Tier 3 — No API / UI-only (Playwright or manual)
Quso.ai, Captions.ai, Munch Studio, Eddie AI, Tammy.ai — all require human to drive the web UI or desktop app. Can be wrapped in Playwright if cost of scripted browser is acceptable, but fragile.
Recommended Stack
Primary: Vizard.ai + Submagic (layered)
Vizard handles the long-to-short intelligence: hook detection, face-tracked reframe, 9:16 output. Submagic adds the polished caption layer: animated word-level captions, music sync, B-roll, brand template.
Why this stack:
- Both have documented REST APIs with webhooks — zero manual UI touches
- Vizard: ~$0.20–0.50/video; Submagic Business: $0.69/video → combined ~$0.89–1.19/video at 100/mo
- Submagic accuracy 95-98%, real creator-tested; Vizard has n8n template published by the tool itself
- Vizard already has a Claude Skills integration (they published the zip)
Pipeline flow:
raw clip URL
→ Vizard API (create project, poll/webhook)
→ download 9:16 MP4 from Vizard clip URL
→ Submagic API (submit clip, get captioned output, webhook)
→ finished MP4 with captions + music
→ publish via Vizard publish endpoint OR native IG/TikTok/YT API
Fallback / Script-first option: Descript
For content where the agent has the transcript in advance (podcast, interview), Descript's Underlord API is the most powerful: one POST /jobs/agent with a natural language instruction handles filler removal, captions, clips, and translation.
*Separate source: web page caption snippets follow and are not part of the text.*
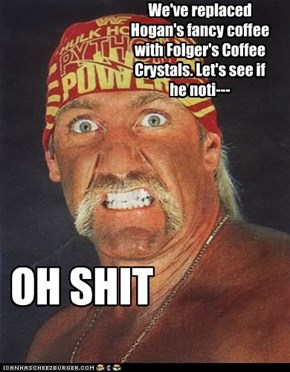 We've replaced Hogan's fancy coffee with Folger's Coffee Crystals. Let's see if he noti---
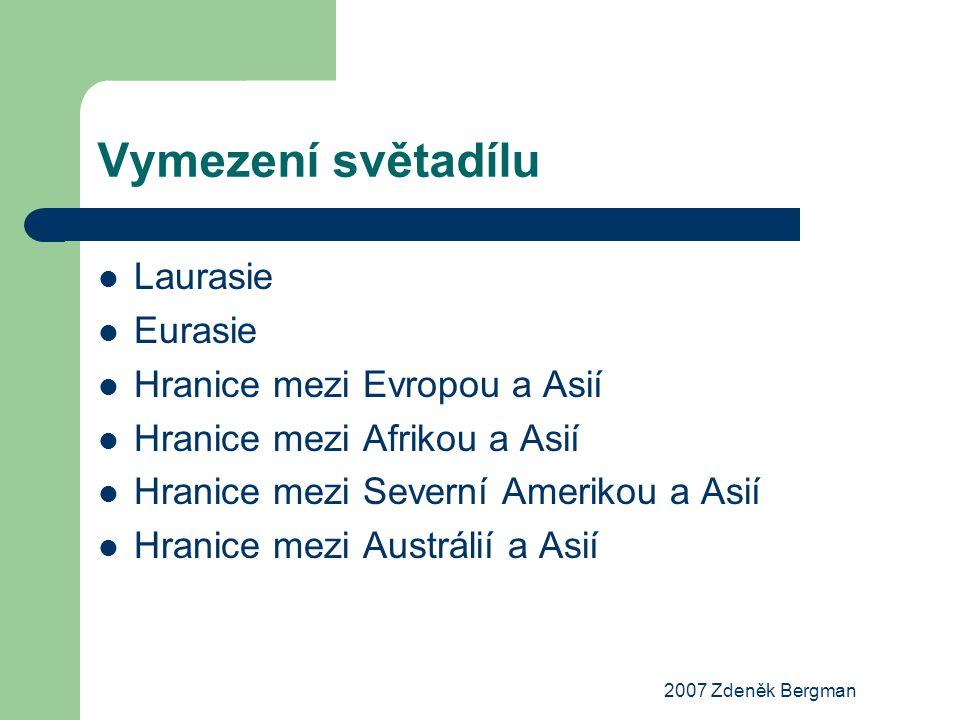 2007 Zdeněk Bergman Vymezení světadílu Laurasie Eurasie Hranice mezi Evropou a Asií Hranice mezi Afrikou a Asií Hranice mezi Severní Amerikou a Asií H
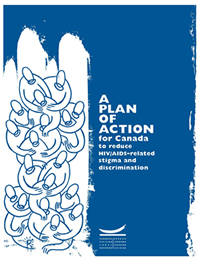 A PLAN OF ACTION for Canada to reduce HIV/AIDS-related stigma and discrimination - This report presents a plan of action for Canada to prevent, reduce, and eliminate stigma and discrimination in the context of the HIV/AIDS epidemic. The Canadian HIV/AIDS Legal Network - www.aidslaw.ca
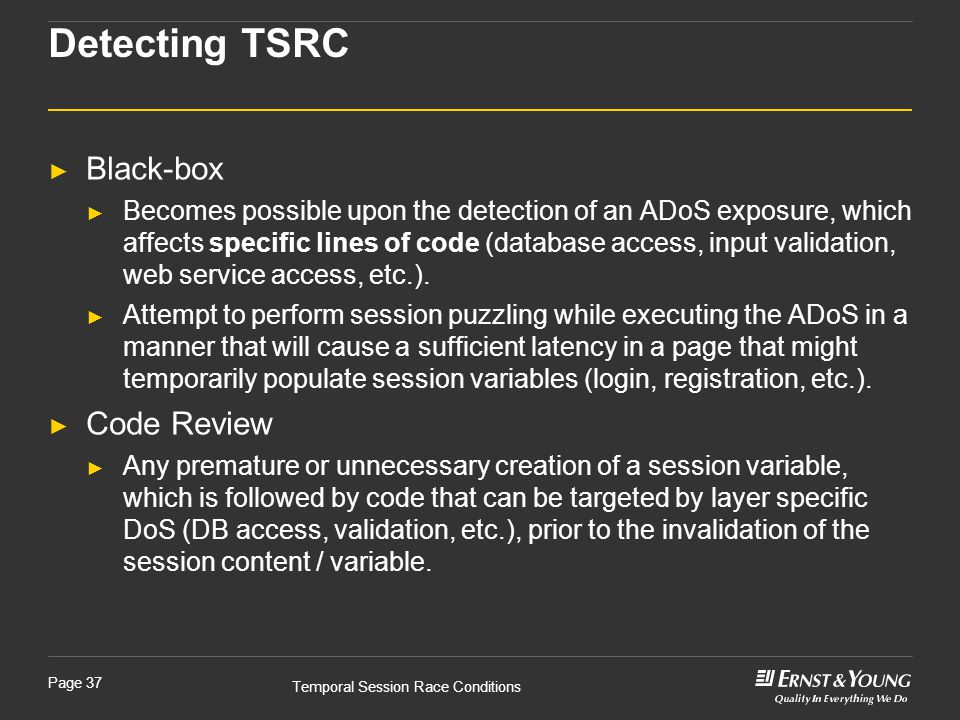 Temporal Session Race Conditions Page 37 ► Black-box ► Becomes possible upon the detection of an ADoS exposure, which affects specific lines of code (database access, input validation, web service access, etc.).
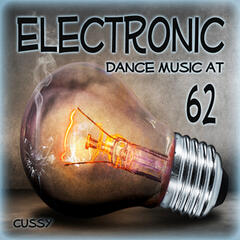 Electronic Dance Music at 62
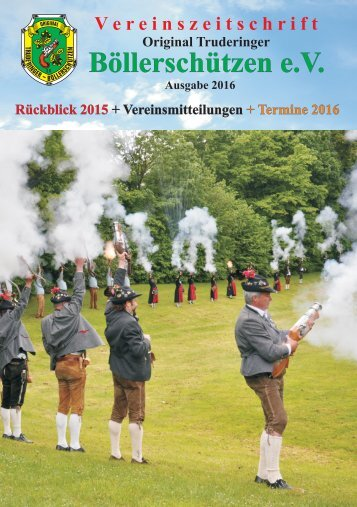Vereinszeitschrift 2016 der Original Truderinger Böllerschützen e.V.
Free for all paying users during beta. Use when the clip editing needs script-level precision, not just hook detection.
Integration Recipe
Vizard.ai
Auth: VIZARDAI_API_KEY in request header (generate from workspace settings)
Submit video:
curl -X POST https://elb-api.vizard.ai/hvizard-server-front/open-api/v1/project/create \
-H "Content-Type: application/json" \
-H "VIZARDAI_API_KEY: $VIZARD_KEY" \
-d '{
"lang": "en",
"preferLength": [30, 60],
"videoUrl": "https://your-s3-or-yt-url.mp4",
"videoType": 2
}'
# Returns: { "projectId": "abc123", "status": "processing" }
Webhook config: Set webhook URL once in Vizard workspace settings → Vizard POSTs clip metadata (URLs, timestamps, scores) when ready.
Poll fallback:
curl -X GET https://elb-api.vizard.ai/hvizard-server-front/open-api/v1/project/query/abc123 \
-H "VIZARDAI_API_KEY: $VIZARD_KEY"
# Returns: clips array with download URLs when status = "done"
Publish to social:
curl -X POST https://elb-api.vizard.ai/hvizard-server-front/open-api/v1/project/publish-video \
-H "Content-Type: application/json" \
-H "VIZARDAI_API_KEY: $VIZARD_KEY" \
-d '{ "projectId": "abc123", "clipId": "clip456", "platform": "instagram" }'
Full docs: https://docs.vizard.ai/docs/quickstart
Submagic
Auth: x-api-key: sk-your-key header (generate from app.submagic.co/account)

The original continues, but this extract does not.